Matthew Barney est sculpteur, performeur et cinéaste. Il est considéré comme l'un des artistes les plus importants des années 1990 et 2000. Il est l'un des rares à avoir réussi à transcender le climat artistique hyper-individuel et fragmenté de cette période faste du postmodernisme. Il y est parvenu en redéfinissant le médium de la sculpture. Pour Barney, la sculpture est un mélange de lieux, de performances, de photographies, de dessins, de films et d'objets qu'il assemble - en tant que réalisateur et protagoniste - en un ensemble complet.
Barney a étudié à l'université de Yale, dans le Connecticut, où il a abandonné sa formation médicale pour s'orienter vers les arts. Il a longtemps fait partie de l'équipe de rugby de l'école. Cela n'est pas sans importance pour le développement de l'art de Barney, car il créait déjà des œuvres pendant ses années d'études, dans lesquelles il utilisait les rigueurs physiques du sport de haut niveau et ses connotations érotisantes pour explorer les limites du corps et de la sexualité (de genre). Ainsi, il n'a pas seulement réfléchi sur lui-même en tant qu'athlète, mais il s'est aussi inscrit consciemment dans la tradition de l'art de la performance et de l'art corporel des années 1970. À ce titre, il admire beaucoup les pionniers tels que Vito Acconci, Bruce Nauman et Chris Burden.
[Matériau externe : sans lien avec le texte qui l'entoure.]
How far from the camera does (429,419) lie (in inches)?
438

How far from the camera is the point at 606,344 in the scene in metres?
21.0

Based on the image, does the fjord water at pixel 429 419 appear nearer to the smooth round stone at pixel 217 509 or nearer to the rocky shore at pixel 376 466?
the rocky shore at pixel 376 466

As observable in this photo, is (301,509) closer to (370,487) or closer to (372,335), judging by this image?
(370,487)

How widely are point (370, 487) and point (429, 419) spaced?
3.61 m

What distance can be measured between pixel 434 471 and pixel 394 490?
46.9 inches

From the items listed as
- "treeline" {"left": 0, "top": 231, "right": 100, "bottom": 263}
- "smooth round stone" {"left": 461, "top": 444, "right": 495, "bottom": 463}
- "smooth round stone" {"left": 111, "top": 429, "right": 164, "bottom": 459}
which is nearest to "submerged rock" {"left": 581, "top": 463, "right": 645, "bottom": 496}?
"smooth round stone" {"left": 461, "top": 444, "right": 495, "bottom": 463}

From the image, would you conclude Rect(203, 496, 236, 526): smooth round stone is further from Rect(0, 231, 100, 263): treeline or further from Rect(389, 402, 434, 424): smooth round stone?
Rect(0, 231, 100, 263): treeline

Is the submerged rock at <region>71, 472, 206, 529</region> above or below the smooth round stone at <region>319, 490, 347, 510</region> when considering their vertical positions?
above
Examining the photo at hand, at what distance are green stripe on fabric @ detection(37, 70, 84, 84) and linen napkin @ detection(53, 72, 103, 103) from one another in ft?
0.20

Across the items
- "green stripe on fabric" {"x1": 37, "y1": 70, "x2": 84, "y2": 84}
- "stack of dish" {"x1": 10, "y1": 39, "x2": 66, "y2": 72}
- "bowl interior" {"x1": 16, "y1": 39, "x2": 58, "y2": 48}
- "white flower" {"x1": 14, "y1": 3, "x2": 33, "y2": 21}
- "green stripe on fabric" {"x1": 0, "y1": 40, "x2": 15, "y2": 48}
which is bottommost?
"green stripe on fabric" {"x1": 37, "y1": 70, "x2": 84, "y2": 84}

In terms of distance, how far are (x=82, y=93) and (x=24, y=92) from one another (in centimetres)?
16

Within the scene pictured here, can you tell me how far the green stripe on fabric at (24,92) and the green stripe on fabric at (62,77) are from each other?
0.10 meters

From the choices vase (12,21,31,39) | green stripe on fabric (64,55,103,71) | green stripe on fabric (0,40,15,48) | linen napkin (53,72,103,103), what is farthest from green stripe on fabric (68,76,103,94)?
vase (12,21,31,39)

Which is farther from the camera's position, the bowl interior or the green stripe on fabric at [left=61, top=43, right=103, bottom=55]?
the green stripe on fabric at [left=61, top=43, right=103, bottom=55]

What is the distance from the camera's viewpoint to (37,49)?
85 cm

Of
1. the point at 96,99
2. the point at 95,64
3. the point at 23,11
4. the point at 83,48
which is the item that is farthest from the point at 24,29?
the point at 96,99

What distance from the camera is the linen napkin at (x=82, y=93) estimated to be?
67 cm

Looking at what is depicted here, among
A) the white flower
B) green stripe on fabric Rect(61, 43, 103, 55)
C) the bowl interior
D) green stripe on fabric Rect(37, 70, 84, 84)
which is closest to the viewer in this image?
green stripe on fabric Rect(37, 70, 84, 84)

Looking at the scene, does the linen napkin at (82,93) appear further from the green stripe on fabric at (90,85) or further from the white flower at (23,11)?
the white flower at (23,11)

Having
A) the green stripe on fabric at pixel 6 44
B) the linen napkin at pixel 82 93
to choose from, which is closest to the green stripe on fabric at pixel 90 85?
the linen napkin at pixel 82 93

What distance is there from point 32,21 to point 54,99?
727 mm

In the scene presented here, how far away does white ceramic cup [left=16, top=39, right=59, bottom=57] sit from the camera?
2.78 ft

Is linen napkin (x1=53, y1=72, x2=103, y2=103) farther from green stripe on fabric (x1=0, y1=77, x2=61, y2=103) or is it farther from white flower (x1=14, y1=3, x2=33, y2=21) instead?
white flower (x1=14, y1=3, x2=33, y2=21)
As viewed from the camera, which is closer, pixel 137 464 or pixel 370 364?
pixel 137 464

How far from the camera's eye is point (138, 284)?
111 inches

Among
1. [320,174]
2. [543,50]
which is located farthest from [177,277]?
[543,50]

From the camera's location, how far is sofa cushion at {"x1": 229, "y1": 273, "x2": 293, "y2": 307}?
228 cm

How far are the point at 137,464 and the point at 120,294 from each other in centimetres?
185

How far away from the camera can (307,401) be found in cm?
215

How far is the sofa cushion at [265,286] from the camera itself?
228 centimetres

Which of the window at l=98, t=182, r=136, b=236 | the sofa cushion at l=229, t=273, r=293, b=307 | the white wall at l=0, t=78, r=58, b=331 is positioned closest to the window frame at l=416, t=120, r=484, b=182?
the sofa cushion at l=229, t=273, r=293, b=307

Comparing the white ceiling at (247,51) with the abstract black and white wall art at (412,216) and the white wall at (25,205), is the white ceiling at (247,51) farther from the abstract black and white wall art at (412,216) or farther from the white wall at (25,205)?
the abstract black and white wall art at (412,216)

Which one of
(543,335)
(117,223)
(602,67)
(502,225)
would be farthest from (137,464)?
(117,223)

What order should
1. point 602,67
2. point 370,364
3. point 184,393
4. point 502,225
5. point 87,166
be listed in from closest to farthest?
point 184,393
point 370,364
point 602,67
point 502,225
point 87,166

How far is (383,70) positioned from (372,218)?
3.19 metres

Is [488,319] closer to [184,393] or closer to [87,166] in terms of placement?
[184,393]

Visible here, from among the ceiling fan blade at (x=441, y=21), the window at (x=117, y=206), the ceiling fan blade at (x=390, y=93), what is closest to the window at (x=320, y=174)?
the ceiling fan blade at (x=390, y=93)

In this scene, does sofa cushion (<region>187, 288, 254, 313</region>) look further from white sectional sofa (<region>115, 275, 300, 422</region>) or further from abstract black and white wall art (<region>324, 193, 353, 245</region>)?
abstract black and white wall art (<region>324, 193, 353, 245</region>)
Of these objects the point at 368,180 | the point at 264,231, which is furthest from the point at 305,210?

Dès les premières vidéos/performances/installations de Barney, on retrouve bon nombre des caractéristiques typiques de son langage visuel. En règle générale, les œuvres sont de nature rituelle, utilisent des matériaux métaphoriques tels que la cire, la vaseline et le talc, et se déroulent dans des espaces hybrides rappelant un gymnase ou un laboratoire médical. Pour Barney, le principe athlétique selon lequel on ne peut devenir physiquement plus fort que par la maîtrise de soi et la restriction physique est une relation triangulaire entre le désir, la discipline et la productivité. Ce principe est à la base de ses idées sur la différenciation des sexes et des genres. Pour ce faire, il a introduit des symboles métaphoriques, comme l'« oblong », un ovale avec une barre horizontale, qui fait référence à la forme d'un stade de rugby. Pour Barney, il symbolise l'ouverture et la fermeture du corps et le corps en tant que système autonome.
En 1994, Barney entame son cycle « Cremaster », une série de cinq films qui confirme définitivement sa renommée internationale en tant qu'artiste. Avec chaque film, qu'il réalise lui-même et dans lequel il joue différents rôles, il crée un arsenal de sculptures, de dessins et de photographies qui forment un univers global. Le cycle porte le nom du muscle crémaster, qui contrôle les contractions des testicules lorsqu'ils sont exposés à des stimuli physiques et psychologiques tels que le froid ou la peur. Barney voyait dans ce muscle une métaphore anatomique de l'émergence de la différence sexuelle au stade embryonnaire. Le cycle « Cremaster » illustre les différents stades du développement sexuel humain au cours desquels le « résultat final » sexuel est encore hybride et donc, selon Barney, dans un état constant de puissance (force) et de potentialité (possibilité).
Le cycle « Cremaster » peut être considéré comme un équivalent contemporain du « Gesamtkunstwerk » (œuvre d’art totale) wagnérien : Barney a créé un univers personnel mais stratifié dans lequel il entremêle des aspects de la biologie, de l'alchimie, de la mythologie, de l'autobiographie et de l'histoire (de l'art) d'une manière globale. Depuis le début des années 2000, l'artiste a continué à explorer et à développer divers motifs du cycle, en explorant et en dépeignant le corps humain et ses réactions biologiques dans diverses circonstances.